AIDER SANS CONTREPARTIE
Et parmi les Français qui aident les migrants sans se poser de question : Hubert Jourdan. A 64 ans, « l’Afghan », comme les militants azuréens le nomment affectueusement, est un véritable passionné des causes humanitaires. « Depuis la fermeture de la frontière c’est le bordel, lance-t-il, et avec ça le gouvernement ne fait qu’ajouter de la souffrance à la souffrance ». Outre sa vigueur, de ses nombreux voyages et missions effectués à travers le globe, il a conservé le sens de l’hospitalité. « J’accueille régulièrement des migrants chez moi », raconte-t-il. Installé dans l’arrière-pays, Hubert dispose d’une petite maison, d’un chalet de vingt mètres carrés et d’une spacieuse terrasse.
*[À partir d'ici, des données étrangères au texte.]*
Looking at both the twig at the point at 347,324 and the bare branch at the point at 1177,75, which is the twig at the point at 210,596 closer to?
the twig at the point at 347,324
Là-haut, il trouve toujours de la place pour les réfugiés en quête d’un toit. « Il m’est arrivé d’héberger jusqu’à dix personnes en même temps, sourit-il. Mais je suis heureux d’avoir des invités ! Après avoir gagné leur confiance, quand on mange ils me racontent toute leur vie et ça me passionne ». Au moment du repas, les « invités » participent tout naturellement et les plats se concoctent dans la bonne humeur. A table, selon les jours, on parle français ou anglais quand personne ne peut traduire. Même s’il ne gagne que le SMIC, Hubert n’a qu’une philosophie : « Moins on en a, mieux on se porte ». Aussi, il va de soi qu’il n’a même jamais pensé à demander à ses compagnons d’un soir une contrepartie financière. Y compris quand il s’agit de transporter les exilés ou de leur acheter un billet de bus ou de train. L’humanité dont il fait preuve gagne discrètement du terrain. Dans la région PACA, la solidarité se renforce. « Il y a plus de personne qu’on ne le croit qui aident les réfugiés, se félicite Teresa. Et parfois cela provient de gens à qui on n’aurait jamais pensé ».